*Work required*: Copy out the rows word for word, beginning at the line that contains "How far is (x=59, y=248)" and continuing through the last of the rows. Leave out the pictures.
++++++++++++++++++++
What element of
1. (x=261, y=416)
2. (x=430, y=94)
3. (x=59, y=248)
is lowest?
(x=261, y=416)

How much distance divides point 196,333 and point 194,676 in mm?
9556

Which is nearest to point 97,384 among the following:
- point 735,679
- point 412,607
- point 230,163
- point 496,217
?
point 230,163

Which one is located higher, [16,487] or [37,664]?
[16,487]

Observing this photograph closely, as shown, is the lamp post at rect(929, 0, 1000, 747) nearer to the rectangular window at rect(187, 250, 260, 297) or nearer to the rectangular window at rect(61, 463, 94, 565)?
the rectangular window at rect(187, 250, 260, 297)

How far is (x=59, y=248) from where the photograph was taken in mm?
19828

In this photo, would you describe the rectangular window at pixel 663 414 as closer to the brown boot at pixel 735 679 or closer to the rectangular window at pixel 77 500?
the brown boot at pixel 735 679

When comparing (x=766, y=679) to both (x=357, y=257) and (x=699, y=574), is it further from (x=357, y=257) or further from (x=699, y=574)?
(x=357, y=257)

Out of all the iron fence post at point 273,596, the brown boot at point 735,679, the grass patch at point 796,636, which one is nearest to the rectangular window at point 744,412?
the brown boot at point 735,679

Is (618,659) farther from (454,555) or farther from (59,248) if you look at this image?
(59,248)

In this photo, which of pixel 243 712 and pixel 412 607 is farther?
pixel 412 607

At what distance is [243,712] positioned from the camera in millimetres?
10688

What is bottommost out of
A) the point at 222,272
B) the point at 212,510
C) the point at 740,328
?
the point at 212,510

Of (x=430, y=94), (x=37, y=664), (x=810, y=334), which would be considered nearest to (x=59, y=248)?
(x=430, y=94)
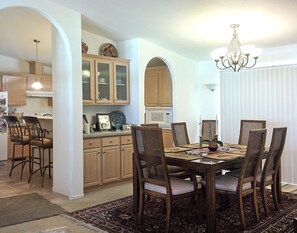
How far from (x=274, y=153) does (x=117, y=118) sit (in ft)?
9.27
++++++++++++++++++++
*Response*:
How far is (x=59, y=248) from where the photograph was taken in mm?
19828

In this photo, would you describe the rectangular window at pixel 663 414 as closer to the brown boot at pixel 735 679 or closer to the rectangular window at pixel 77 500?
the brown boot at pixel 735 679

When comparing (x=766, y=679) to both (x=357, y=257) and (x=699, y=574), is it further from (x=357, y=257) or further from (x=699, y=574)?
(x=357, y=257)

Out of all the iron fence post at point 273,596, the brown boot at point 735,679, the grass patch at point 796,636, which one is nearest to the rectangular window at point 744,412?
the brown boot at point 735,679

Is (618,659) farther from (454,555) or farther from (59,248) if you look at this image?
(59,248)

In this photo, which of pixel 243 712 and pixel 412 607 is farther?
pixel 412 607

At what distance is [243,712] positioned from the camera in millimetres?
10688

What is bottommost out of
A) the point at 222,272
B) the point at 212,510
C) the point at 740,328
?
the point at 212,510

Of (x=430, y=94), (x=37, y=664), (x=810, y=334), which would be considered nearest to (x=59, y=248)?
(x=430, y=94)
How far from (x=274, y=153) does (x=117, y=118) sit (in ft)?
9.27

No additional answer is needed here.